Fooled Or Foolish


In Paul’s Colossians letter, he talks a little about his struggle on behalf of the Church—that believers will gain “a true knowledge of God’s mystery, that is, Christ Himself.” He goes on to explain why he’s putting such emphasis on Christ: “I say this so that no one will delude you with persuasive argument” [emphasis here, and in the following verses, is mine.]

A few verses later he adds,

See to it that no one takes you captive through philosophy and empty deception, according to the tradition of men, according to the elementary principles of the world, rather than according to Christ. (Col. 2:8)

As if that’s not enough, he revisits the issue again:

Let no one keep defrauding you of your prize by delighting in self-abasement and the worship of the angels, taking his stand on visions he has seen, inflated without cause by his fleshly mind, and not holding fast to the head (Col. 2:18-19a)

Paul is making a case for Christians to focus on Christ and who He is so they won’t be fooled by the false teaching that had begun to seep into the Church.

It’s such a timely warning for today too. Health-and-wealth Christians or name-it-and-claim-it believers pull helpless, hurting people into their wake, but so do the universalists who promise no hell. Others, with arrogance, teach that Christians don’t sin. Another group wants to re-image Jesus or lose the “angry” God of the Old Testament, and a bunch more want to ignore the entire book of Revelation.

False teaching to the left, false teaching to the right, and so many Christians being fooled.

At the same time, there are Christians holding other Christians up to scorn because their work for Christ isn’t artistic enough or profound enough or nuanced enough or purposeful enough or missional enough. It seems we’ve forgotten what Paul says in 1 Corinthians:

but God has chosen the foolish things of the world to shame the wise, and God has chosen the weak things of the world to shame the things which are strong, … so that no man may boast before God. (1 Cor. 1:27, 29)

Don’t get me wrong. I don’t think we should purposefully go out and do a bumbling job of the tasks God gives us so that He has a weak thing with which to work. The fact is, He already has a weak thing with which to work—humans.

Some time ago, I had what was at the time, an epiphany: I am small. I didn’t realize so much that I am a small, unimportant human among the powerful rich, famous, and politically connected. Rather, I realized my smallness in light of God’s bigness, His unfathomable bigness.

Then He makes it clear in His word that His plan is to use His people—all of us small ones. Jesus, the head, wants His body the church to hold fast to Him so that we can grow with a growth which comes from God (Col. 2:19b). With growth comes fruit and the fulfillment of the Christian’s directive to make disciples.

None of it happens because we are clever or eloquent or intelligent or personable or influential. The Church grows with a growth which comes from God.

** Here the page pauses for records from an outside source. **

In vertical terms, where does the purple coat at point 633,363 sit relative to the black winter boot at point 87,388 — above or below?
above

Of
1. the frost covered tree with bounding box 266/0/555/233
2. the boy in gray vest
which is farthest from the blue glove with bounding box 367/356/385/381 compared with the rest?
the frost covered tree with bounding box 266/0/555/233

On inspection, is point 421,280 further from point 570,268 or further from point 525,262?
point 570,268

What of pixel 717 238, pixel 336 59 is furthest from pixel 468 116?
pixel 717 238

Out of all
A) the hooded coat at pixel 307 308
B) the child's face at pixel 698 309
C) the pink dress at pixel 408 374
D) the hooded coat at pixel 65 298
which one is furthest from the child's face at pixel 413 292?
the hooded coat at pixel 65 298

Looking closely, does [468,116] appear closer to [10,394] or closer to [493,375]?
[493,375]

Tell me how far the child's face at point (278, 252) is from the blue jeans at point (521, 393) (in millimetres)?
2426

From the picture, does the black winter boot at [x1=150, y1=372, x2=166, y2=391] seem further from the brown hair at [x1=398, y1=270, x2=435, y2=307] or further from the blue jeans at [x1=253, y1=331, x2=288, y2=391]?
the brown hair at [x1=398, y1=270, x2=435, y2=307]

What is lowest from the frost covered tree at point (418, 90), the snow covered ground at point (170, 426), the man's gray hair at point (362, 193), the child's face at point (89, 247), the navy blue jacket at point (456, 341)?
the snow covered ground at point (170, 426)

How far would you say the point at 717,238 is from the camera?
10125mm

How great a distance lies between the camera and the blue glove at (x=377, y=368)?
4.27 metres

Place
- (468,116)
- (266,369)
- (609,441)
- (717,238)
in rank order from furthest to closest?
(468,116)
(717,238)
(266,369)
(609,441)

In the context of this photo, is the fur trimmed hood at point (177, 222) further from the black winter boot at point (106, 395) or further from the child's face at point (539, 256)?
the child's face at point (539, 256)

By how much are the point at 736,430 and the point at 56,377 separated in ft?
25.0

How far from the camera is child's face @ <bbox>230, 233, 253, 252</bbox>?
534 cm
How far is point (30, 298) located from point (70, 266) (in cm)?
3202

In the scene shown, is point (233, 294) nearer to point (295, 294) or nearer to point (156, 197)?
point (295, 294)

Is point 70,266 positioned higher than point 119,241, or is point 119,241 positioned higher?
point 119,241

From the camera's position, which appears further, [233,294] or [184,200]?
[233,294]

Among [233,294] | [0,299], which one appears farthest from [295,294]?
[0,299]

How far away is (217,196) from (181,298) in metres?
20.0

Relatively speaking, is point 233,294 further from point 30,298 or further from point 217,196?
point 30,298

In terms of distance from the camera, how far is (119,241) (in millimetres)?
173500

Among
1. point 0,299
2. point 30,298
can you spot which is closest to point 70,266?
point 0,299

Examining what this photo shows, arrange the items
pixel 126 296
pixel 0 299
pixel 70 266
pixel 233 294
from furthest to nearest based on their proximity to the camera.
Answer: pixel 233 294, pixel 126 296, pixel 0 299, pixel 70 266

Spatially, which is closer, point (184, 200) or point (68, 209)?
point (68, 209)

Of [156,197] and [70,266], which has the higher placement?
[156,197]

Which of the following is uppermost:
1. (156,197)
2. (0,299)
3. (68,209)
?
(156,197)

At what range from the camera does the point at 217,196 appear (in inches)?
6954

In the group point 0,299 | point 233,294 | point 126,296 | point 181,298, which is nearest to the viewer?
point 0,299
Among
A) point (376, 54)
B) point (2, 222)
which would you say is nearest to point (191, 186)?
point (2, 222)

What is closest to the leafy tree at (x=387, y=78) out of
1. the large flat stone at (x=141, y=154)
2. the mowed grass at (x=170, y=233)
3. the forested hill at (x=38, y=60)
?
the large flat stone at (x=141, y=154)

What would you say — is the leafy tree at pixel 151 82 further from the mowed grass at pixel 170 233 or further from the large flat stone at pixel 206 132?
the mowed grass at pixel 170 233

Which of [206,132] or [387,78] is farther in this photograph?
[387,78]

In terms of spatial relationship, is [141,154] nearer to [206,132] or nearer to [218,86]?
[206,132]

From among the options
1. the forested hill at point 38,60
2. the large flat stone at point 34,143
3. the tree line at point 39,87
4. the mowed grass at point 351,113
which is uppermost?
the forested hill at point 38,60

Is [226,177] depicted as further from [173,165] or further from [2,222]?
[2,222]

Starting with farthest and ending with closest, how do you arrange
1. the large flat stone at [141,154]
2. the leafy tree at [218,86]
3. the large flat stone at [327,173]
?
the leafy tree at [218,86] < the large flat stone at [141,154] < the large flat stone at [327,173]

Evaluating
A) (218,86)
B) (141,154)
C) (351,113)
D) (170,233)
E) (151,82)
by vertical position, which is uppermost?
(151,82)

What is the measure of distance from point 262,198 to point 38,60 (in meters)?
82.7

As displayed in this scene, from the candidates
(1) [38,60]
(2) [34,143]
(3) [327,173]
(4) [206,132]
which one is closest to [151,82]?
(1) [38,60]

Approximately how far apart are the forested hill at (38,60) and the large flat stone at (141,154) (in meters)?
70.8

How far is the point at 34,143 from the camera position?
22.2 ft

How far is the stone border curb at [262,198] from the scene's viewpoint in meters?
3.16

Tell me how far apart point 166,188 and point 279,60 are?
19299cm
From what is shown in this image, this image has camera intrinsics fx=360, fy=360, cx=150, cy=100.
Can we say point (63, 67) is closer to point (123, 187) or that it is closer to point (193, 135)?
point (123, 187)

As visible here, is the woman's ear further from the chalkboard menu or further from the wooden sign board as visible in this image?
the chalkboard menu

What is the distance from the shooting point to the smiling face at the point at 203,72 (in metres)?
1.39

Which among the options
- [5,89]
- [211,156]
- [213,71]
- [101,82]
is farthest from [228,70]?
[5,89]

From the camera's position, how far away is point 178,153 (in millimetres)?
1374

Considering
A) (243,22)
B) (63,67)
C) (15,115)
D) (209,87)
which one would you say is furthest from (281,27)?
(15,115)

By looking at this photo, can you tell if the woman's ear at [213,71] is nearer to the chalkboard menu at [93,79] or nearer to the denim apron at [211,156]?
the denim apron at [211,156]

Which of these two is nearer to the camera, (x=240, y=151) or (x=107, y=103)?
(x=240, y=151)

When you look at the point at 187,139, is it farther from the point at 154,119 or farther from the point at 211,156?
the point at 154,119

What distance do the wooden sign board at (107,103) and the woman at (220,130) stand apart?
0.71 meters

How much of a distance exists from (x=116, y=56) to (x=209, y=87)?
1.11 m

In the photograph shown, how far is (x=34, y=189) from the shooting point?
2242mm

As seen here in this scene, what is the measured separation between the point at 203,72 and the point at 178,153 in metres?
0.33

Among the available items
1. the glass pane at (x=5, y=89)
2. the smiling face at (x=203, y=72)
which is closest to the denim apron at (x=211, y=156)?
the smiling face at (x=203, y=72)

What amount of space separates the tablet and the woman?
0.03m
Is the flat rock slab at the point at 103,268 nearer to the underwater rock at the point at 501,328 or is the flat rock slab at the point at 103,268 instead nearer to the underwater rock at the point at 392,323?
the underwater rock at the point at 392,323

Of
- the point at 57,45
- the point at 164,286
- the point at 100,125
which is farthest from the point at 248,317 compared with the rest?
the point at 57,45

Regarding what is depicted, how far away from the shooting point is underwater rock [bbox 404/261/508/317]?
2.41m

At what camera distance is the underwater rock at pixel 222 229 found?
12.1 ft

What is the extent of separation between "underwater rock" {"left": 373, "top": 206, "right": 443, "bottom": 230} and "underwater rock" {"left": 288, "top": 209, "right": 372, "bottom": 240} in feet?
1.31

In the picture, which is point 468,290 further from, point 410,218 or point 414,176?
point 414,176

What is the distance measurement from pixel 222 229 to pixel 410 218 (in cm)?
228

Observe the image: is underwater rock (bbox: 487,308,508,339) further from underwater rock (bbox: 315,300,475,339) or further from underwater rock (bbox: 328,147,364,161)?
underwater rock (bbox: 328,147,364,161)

Jeremiah sums this up nicely:

Thus says the LORD, “Let not a wise man boast of his wisdom, and let not the mighty man boast of his might, let not a rich man boast of his riches; but let him who boasts boast of this, that he understands and knows Me, that I am the LORD who exercises lovingkindness, justice and righteousness on earth; for I delight in these things,” declares the LORD. (Jer. 9:23-24)

It seems to me, the foolish, though they may be criticized by fellow Christians for their inadequacies, are the people God can use, and the fooled—those so enamored with the “traditions of men … the elementary principles of the world … inflated without cause by their fleshly mind”—simply aren’t available because they’re distracted or unattached from the head who is Christ. They are not “seeking the things above where Christ is, seated at the right hand of God” (Col. 3:1). They haven’t set their “minds on the things above, not on the things that are on earth” (Col 3:2).

The bottom line is that the Apostle Paul was right. Small, weak, and foolish though we be, our focus should be on Christ.

On the other hand, if we bypass Christ for the imaginings of men, we’ve been deluded, deceived, fooled.

This post is a revised, updated version of one that first appeared here in October 2011.